§ What you are asked to do
Reprint the whole of the data exactly.

§ Records shown
# # # # #

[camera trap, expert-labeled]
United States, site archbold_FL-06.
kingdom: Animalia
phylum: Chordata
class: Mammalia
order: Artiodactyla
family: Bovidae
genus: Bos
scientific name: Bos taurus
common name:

# # # # #

§ The completed task
[camera trap, expert-labeled]
United States, site archbold_FL-06.
kingdom: Animalia
phylum: Chordata
class: Mammalia
order: Artiodactyla
family: Bovidae
genus: Bos
scientific name: Bos taurus
common name:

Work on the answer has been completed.